私は最近プラグインを書きました、そして今私は少しでもすべてのユーザー入力をサニタイズするためにバックトラックしています。ユーザーが悪意のあるスクリプトを挿入する可能性があるため、$_GETまたは$_POSTから来るものはすべてサニタイズする必要があります。
また、get_optionsを介してユーザーが安全であると入力したものをサニタイズしています(options.php APIがサニタイズするかどうかは不明ですが、それは別の質問です)。

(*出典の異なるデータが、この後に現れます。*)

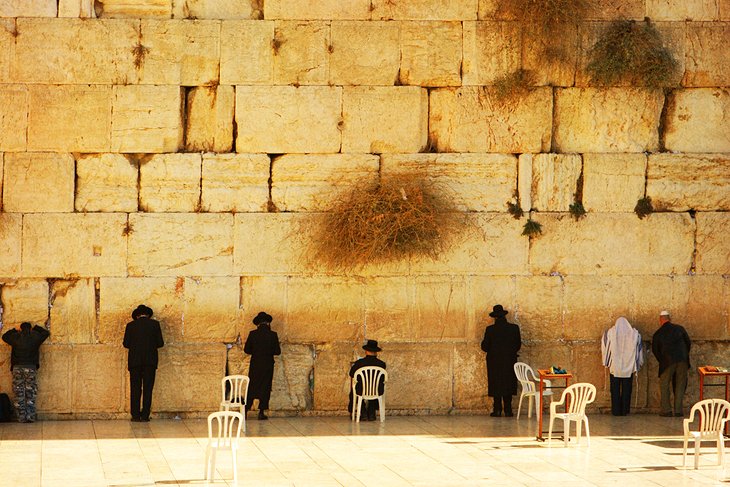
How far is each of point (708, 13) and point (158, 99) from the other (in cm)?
753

しかし、クッキーはどうですか?これらは消毒する必要がありますか?もしそうならどうですか?これが私の機能です:
$get_cookie_check = wp_kses($_GET['view_full_site'],null); //sanitize user input
$site_url = site_url();
$domain = parse_url($site_url, PHP_URL_Host);
if($get_cookie_check =='true'){
//set the cookie
setcookie("nifty_cookie", 1, time()+86400, "/", $domain);
$_COOKIE['nifty_cookie'] = 1;
}
}
//cookie variable
$full_site_cookie= $_COOKIE['nifty_cookie'];
私は、ここで何かをサニタイズする必要があるとは思っていませんが、私はPHPを使ってクッキーの値を(この場合は1に)設定しているからです。これは正しい考えですか?
これは単なる個人的な違いかもしれませんが、私は考えます:
- データ検証は、データが「正しい」かどうかを示します。それは私たちが期待していることですか?
- データの消毒は、そのデータが*安全に使用できることを意味します*
多少のボケがあるかもしれませんが、通常、データ入力の検証が行われたとき、または何らかのデータが取得されたときにのみデータの検証が行われ、使用する前にそのデータが正しいことを確認します。これは、整数を期待している場合、整数であり、日付を期待している場合、正しい形式ですか? options APIを使用すると、設定に対する検証コールバックを定義できます。
データの消毒は、データを安全にすることです。そしてこれをするべきですanytimeあなたはデータを使います。ベストプラクティスは、遅く消毒することです。つまり、使用する直前にのみ消毒することです。通常、update_option()、update_post_meta()などのAPI関数を使用している場合は、データベースに保存するためにこれを心配する必要はありません(ただし、doを扱う場合は直接データベース)。
しかし、安全なのは状況によります。データはURL、テキスト入力、テキスト領域、またはSQLクエリとして使用されることを意図していますか。
そのため、$full_site_cookie変数をどのように使用するつもりであるかは、それをどのようにサニタイズするかによって異なります。
上記では$get_cookie_check = wp_kses($_GET['view_full_site'],null);を使います。 wp_kses()は高価で、$_GET['view_full_site']が 'true'であることを期待しているようです。それだけで厳密ではないのはなぜでしょう:
$get_cookie_check = ( !empty( $_GET['view_full_site'] ) )
&& 'true' == strtolower( $_GET['view_full_site'] ) );
//$get_cooke_check is now a boolean.